Мы уже собрались идти, как вдруг в лесу появилась группа вернувшихся разведчиков и еще два десятка человек, присоединившихся к ним из другой дивизии, с боями выходившей и окружения. Командовал ими начальник АХО полка. Его маленький отряд состоял из врача, санитаров, хлебопеков, сапожников и всяких других тыловых людей.
Врач, который шел с ними, оказался крошечной худенькой женщиной. Все в отряде относились к ней с уважением и нежностью, говорили о ней захлебываясь. Она была из Саратова, из города моей юности, и посреди разговора мы вместе с ней вдруг детали вспоминать разные саратовские улицы. Потом она очень просто рассказала, какой у них был бой и как она убила из нагана немца. В ее устах все это было до такой степени просто, что нельзя было не поверить каждому ее слову. Она говорила обо всем происшедшем с нею как о цепи таких вещей, каждую из которых было совершенно необходимо сделать. Вот она окончила свой зубоврачебный техникум, стали брать комсомолок в армию, она пошла. А потом началась война. Она тоже со всеми пошла. А потом оказалось, что зубов никто на войне не лечит, и она стала вместо медсестры - нельзя же было ничего не делать. А потом убили врача, и она стала врачом, потому что больше ведь некому было. А потом раненые впереди кричали, а санитар был убит, и некому было их вытащить, и она полезла вытаскивать. А потом, когда на нее пошел немец, то она выстрелила в него из нагана и убила его, потому что если бы она не выстрелила, то он бы выстрелил, вот она его и убила. Все это перемежалось в ее рассказе с воспоминаниями о муже, о котором она стыдливо говорила, что он еще не на военной службе, как будто она в этом была виновата, и о ребенке, которого она называла "лялька".

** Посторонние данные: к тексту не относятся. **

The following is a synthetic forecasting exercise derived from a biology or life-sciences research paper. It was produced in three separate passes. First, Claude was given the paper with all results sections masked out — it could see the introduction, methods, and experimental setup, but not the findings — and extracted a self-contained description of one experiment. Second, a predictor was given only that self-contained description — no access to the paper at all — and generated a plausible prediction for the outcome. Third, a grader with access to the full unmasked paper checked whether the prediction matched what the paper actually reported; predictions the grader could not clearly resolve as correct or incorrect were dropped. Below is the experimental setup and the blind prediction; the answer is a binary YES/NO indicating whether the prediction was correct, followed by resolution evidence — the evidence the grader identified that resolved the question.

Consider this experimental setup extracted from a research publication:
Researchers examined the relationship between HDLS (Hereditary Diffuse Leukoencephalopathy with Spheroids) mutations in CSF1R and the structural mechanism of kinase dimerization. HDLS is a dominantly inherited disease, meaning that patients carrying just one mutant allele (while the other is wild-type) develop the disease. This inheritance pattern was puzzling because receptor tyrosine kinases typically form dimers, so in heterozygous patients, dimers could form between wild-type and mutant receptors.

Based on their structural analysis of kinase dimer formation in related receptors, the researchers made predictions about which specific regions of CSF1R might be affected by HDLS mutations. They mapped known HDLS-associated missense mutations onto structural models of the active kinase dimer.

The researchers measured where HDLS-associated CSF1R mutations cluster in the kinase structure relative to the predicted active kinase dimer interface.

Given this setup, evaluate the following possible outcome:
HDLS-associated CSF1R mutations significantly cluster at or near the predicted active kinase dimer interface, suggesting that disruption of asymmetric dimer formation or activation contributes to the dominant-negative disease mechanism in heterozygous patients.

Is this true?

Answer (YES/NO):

Было странно, что у нее был ребенок, такая она сама была маленькая. Потом, когда я кончил мучить ее расспросами, за нее взялся Паша Трошкин. Он усадил ее на пенек и стал снимать. Сначала в каске, потом без каски, с санитарной сумкой, без санитарной сумки. Перед тем как он начал ее снимать, она улыбнулась, вытащила из своей санитарной сумки маленькую сумочку, а оттуда совершенно черную от летней пыли губную помаду и обломок зеркальца и, прежде чем дать себя снять, очистила эту помаду от пыли и накрасила губы. Все это вместе взятое - помада и наган, из которого она стреляла, держа его двумя руками, потому что он тяжелый, и она сама с ее крохотной фигуркой, и огромная санитарная сумка, - все это было странно, и трогательно, и незабываемо.

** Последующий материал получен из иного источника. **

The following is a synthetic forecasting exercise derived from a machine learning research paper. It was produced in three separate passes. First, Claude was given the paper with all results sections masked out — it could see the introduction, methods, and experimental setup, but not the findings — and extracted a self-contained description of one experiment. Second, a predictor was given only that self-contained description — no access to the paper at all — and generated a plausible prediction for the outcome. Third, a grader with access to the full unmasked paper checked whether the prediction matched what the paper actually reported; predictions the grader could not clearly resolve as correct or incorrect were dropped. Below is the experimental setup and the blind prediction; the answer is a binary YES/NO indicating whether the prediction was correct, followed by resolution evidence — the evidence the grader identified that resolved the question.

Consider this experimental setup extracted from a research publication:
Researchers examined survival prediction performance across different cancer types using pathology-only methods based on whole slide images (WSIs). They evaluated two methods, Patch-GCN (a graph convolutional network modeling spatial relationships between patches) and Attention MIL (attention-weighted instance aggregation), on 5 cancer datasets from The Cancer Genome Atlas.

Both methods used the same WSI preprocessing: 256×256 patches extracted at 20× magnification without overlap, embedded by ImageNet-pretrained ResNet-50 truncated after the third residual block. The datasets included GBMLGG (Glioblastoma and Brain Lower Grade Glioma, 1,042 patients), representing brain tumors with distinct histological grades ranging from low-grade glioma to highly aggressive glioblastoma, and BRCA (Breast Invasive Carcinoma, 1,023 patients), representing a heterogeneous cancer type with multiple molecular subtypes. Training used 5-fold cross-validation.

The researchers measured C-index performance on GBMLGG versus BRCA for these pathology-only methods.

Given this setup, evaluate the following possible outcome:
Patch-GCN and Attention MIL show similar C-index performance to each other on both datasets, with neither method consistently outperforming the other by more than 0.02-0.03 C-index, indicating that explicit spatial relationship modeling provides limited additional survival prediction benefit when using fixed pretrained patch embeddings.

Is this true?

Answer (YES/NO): NO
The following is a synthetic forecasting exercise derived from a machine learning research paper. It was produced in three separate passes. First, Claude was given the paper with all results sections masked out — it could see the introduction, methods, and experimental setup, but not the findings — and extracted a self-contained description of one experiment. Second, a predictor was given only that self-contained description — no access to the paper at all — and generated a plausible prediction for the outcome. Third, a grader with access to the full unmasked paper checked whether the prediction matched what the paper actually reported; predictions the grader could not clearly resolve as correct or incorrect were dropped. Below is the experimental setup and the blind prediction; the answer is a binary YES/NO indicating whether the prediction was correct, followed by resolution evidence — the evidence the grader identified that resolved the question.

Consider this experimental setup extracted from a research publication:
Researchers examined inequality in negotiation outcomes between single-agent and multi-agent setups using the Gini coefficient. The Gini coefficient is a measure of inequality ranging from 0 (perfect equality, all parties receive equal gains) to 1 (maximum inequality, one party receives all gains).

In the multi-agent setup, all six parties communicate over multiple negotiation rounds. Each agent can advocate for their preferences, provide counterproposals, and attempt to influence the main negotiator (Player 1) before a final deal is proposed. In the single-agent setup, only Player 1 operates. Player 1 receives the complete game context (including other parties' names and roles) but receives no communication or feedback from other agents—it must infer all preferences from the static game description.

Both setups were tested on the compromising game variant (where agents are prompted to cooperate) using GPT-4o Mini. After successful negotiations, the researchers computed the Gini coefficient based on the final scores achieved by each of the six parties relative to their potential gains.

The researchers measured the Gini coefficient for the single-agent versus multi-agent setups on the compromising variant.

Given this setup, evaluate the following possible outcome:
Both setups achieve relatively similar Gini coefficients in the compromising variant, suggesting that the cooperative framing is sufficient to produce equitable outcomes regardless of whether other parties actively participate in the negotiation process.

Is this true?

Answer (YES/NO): YES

Едва Трошкин кончил ее снимать, как по лесу снова, как вчера, стала бить артиллерия. Я попал в один окопчик с полковником, командиром дивизии. После каждого нового разрыва полковник, приподнявшись из окопа, кричал всякие нелестные слова сидевшему в десяти метрах от нас, в другом окопчике, начальнику артиллерии.
- Зачем вы ее здесь поставили? - кричал он про батарею. - Нашли место!

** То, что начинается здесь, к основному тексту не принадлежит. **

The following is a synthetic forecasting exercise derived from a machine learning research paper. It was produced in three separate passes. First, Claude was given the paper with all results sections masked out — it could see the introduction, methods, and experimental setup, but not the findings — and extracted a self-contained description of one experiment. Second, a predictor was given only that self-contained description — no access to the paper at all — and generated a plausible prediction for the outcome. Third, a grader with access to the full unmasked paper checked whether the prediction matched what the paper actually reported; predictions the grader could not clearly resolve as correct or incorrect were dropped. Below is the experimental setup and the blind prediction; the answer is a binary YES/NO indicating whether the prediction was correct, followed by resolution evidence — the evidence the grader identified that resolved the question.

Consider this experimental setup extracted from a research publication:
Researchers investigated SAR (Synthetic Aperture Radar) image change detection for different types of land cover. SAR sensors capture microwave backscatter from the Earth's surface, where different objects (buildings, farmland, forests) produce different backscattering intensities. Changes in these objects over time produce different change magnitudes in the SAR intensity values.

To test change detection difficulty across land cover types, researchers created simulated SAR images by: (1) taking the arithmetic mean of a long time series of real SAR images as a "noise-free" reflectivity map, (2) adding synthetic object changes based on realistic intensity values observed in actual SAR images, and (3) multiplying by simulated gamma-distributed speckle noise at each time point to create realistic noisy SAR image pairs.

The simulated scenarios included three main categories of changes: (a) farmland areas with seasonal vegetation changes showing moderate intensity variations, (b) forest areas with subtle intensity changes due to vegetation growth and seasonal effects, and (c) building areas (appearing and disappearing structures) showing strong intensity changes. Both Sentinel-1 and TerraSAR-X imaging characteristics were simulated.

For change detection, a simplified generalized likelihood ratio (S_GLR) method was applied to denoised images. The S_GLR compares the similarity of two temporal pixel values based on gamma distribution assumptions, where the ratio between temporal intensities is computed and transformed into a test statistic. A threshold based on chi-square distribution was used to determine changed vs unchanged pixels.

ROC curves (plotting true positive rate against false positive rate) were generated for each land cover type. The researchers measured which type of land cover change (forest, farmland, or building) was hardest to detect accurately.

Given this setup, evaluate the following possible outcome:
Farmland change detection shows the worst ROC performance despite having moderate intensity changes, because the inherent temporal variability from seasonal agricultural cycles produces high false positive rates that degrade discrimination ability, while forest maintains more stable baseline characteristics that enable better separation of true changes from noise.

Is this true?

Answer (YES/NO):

- Разрешите доложить, я ее поставил потому... - начинал отвечать начальник артиллерии, но в это время разрывался следующий снаряд, и оба присаживались в своих окопчиках. А через полминуты снова поднимались.
- Я вас не спрашиваю, как и почему! - кричал полковник. - Я просто приказываю вам...
Следующий разрыв. Оба снова прятались в свои щели, и хотя артиллерийский обстрел не располагал к веселому настроению, было во всем этом что-то смешное.
Насмешил нас на этот раз и Петр Иванович Белявский. Самый старший среди нас и человек чрезвычайно, щепетильно аккуратный, он во время обстрела почти после каждого разрыва вылезал из щели и отряхивался от земли и глины. И все это для того, чтобы через минуту снова кинуться в щель и, переждав там, опять вылезти и опять отряхнуться. Смешливый Кригер называл это: "Петя чистит свою курточку".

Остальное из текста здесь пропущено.